Salt Marsh STEAM 2014 Day 2: Saving a Life

Words cannot express what we did today at Botany Bay beach, on Edisto Island.  I have always seen sea turtle nests on Hilton Head Island, marked by wooden posts and signs alerting the public to stay away.  I knew they emerged from their nests at night to follow the moonlight into the ocean, where they swam to an unknown future.

I learned today that only 1 in a thousand or possibly even ten thousand survive into maturity at the ripe old age of thirty years.  As the guide Meredith dug deeper into the relocated nest, I was hoping to see a little baby loggerhead sea turtle in person.  I was not to be disappointed.

Nestled within broken eggs, a dead baby, and multiple unhatched eggs was a tiny baby sea turtle.  We rescued him from the pile of sand heaped on top of him, first by his mother, then by his caretakers.  Meredith grabbed him gently and then let him go in the crushed oyster shells lining the beach.

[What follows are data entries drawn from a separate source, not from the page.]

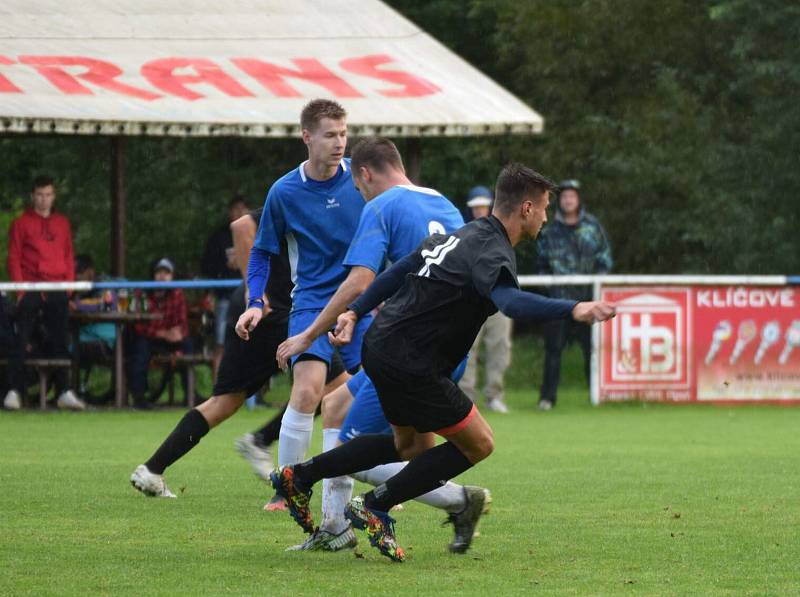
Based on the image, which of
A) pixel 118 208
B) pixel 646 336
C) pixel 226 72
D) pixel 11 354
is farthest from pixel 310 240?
pixel 118 208

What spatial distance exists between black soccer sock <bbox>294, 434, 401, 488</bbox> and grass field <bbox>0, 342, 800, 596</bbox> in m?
0.34

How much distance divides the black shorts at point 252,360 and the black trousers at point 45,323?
7.42 metres

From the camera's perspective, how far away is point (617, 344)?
1783 cm

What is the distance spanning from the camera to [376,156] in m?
8.12

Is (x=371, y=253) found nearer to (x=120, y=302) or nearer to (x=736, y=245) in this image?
(x=120, y=302)

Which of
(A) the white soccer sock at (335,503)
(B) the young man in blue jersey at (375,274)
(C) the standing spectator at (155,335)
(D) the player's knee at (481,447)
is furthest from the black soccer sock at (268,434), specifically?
(C) the standing spectator at (155,335)

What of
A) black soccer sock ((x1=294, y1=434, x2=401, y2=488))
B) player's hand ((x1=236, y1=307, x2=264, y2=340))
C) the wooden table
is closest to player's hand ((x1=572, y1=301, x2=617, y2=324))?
black soccer sock ((x1=294, y1=434, x2=401, y2=488))

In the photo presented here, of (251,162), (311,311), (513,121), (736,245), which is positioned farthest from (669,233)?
(311,311)

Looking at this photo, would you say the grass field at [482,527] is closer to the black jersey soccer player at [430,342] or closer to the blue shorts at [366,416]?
the black jersey soccer player at [430,342]

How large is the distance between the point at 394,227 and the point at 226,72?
11.8 metres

As he flipped and flopped (like a drunken sailor) over the shells, we surrounded him like the rabid paparazzi who follow celebrities.  Finally, he made it to the surf, flapped away, and embarked on his new adventure in the Atlantic Ocean.

We named him Steamer because of his “little engine that could” attitude.

I say a little prayer that he lives long enough to have children of his own.  I know that he had an impact on my life today.  And on the lives of the many children who I will touch with the lessons learned on this trip.